Set problem
Which lines in the entries below contain the word "nearer"? Pick them out and copy each one.

Extracted data
******************************

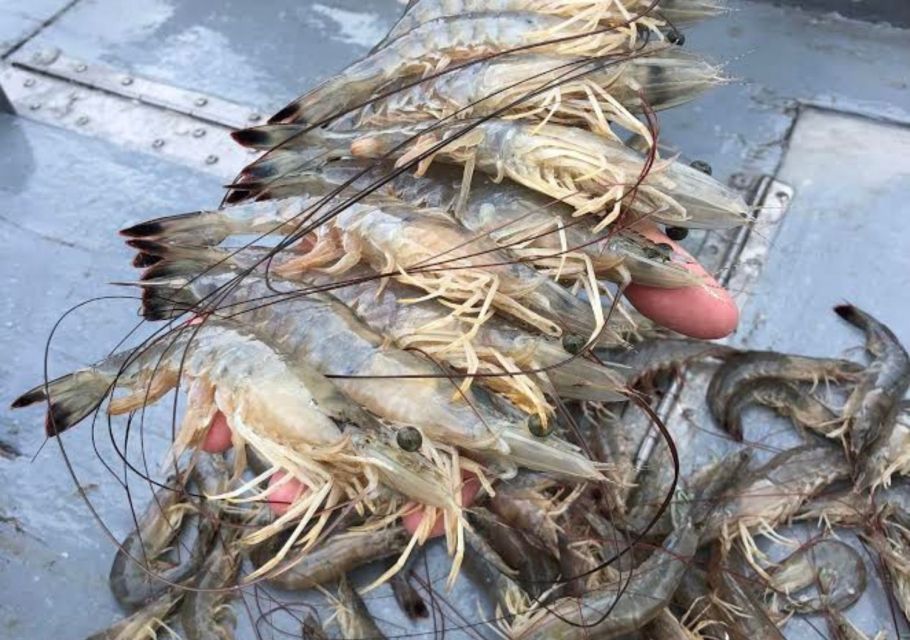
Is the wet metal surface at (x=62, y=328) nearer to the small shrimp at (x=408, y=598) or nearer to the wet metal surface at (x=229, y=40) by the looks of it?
the wet metal surface at (x=229, y=40)

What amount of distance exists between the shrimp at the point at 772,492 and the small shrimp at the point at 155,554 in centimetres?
171

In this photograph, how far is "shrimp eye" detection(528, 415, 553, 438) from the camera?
79.4 inches

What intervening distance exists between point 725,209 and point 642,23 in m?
0.90

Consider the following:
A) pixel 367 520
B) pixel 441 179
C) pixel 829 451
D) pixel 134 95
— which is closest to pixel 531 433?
pixel 367 520

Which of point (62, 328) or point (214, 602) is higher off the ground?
point (62, 328)

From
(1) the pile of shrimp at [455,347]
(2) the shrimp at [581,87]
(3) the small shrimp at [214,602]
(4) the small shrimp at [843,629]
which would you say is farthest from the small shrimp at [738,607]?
(3) the small shrimp at [214,602]

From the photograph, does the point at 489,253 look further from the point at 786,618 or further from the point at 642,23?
the point at 786,618

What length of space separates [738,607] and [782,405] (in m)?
0.77

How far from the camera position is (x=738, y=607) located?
263 cm

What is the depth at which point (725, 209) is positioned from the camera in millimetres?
2275

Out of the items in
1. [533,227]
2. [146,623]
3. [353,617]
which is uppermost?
[533,227]

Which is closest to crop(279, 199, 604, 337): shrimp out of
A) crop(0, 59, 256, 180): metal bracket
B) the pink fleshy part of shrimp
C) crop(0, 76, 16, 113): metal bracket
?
the pink fleshy part of shrimp

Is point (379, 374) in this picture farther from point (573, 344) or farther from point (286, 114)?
point (286, 114)

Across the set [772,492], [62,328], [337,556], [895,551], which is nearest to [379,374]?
[337,556]
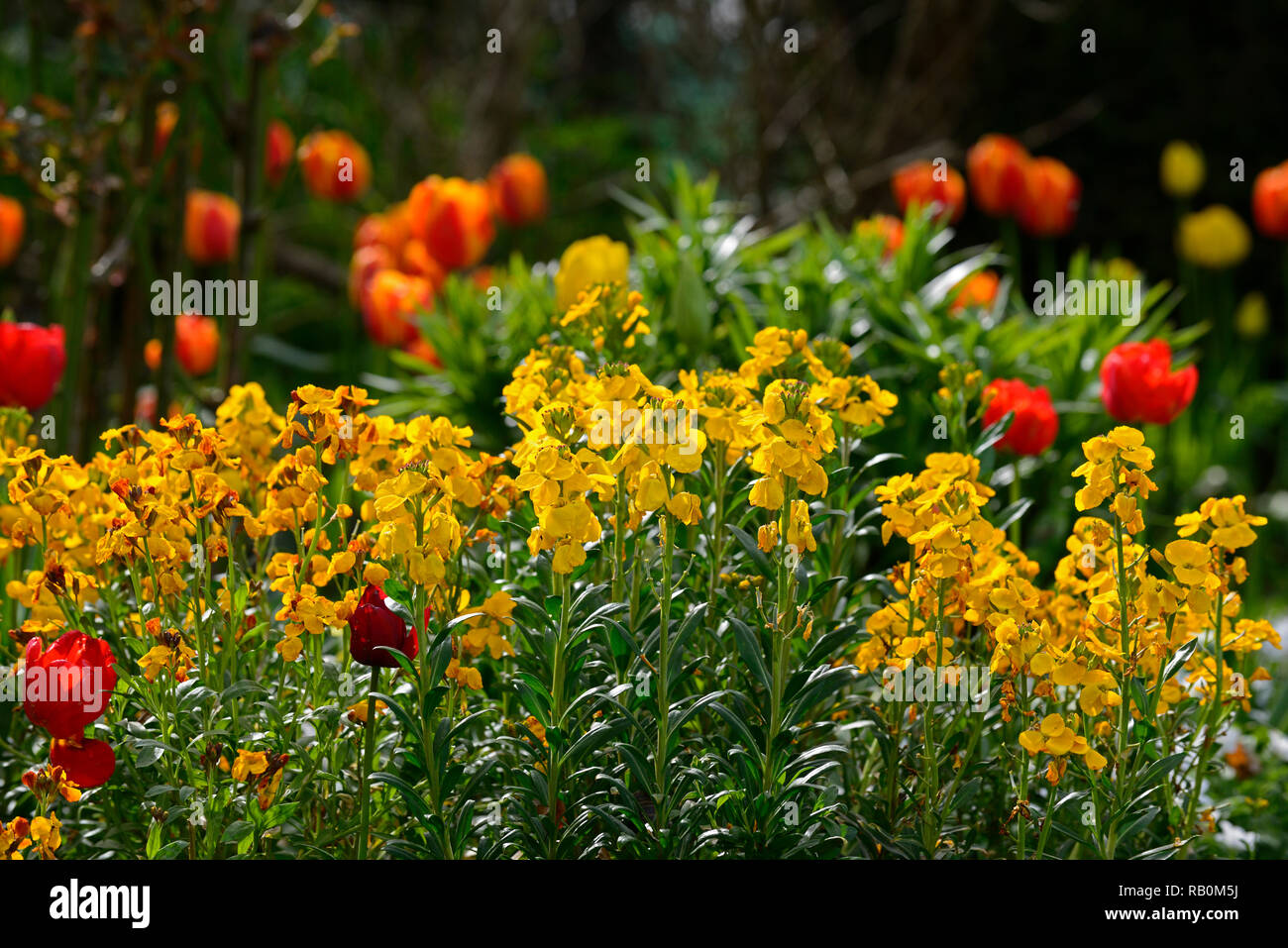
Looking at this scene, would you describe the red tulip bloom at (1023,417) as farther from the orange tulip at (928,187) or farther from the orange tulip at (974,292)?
the orange tulip at (928,187)

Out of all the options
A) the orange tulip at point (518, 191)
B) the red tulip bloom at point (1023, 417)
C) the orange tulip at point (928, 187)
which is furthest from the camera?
the orange tulip at point (518, 191)

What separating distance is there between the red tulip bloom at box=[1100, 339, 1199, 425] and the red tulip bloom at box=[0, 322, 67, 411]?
152 centimetres

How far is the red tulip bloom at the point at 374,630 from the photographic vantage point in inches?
48.5

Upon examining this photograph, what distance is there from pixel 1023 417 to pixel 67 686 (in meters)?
1.22

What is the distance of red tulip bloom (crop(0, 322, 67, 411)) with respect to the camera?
1.81 metres

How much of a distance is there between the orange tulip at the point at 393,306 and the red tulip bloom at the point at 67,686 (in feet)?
4.96

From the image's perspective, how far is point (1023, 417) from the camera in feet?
5.72

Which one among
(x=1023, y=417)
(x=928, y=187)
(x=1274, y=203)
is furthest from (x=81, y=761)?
(x=1274, y=203)

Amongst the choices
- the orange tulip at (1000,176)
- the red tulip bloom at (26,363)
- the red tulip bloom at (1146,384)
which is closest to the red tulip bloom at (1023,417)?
the red tulip bloom at (1146,384)

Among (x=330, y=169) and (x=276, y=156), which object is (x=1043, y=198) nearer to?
(x=330, y=169)

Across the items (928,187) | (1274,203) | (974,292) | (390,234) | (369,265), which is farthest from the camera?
(1274,203)

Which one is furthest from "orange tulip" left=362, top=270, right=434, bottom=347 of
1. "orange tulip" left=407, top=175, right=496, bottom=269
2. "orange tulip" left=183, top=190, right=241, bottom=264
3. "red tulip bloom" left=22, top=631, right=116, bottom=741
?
"red tulip bloom" left=22, top=631, right=116, bottom=741
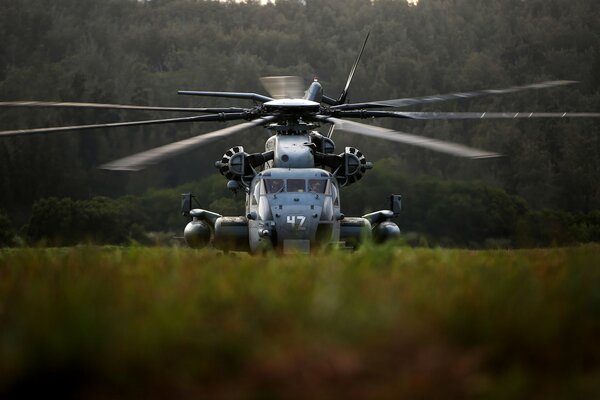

******************************

Full response
Is the wet metal surface at (x=62, y=328) nearer to the small shrimp at (x=408, y=598) or nearer to the wet metal surface at (x=229, y=40) by the looks of it?
Among (x=330, y=169) and (x=276, y=156), which object is (x=1043, y=198) nearer to?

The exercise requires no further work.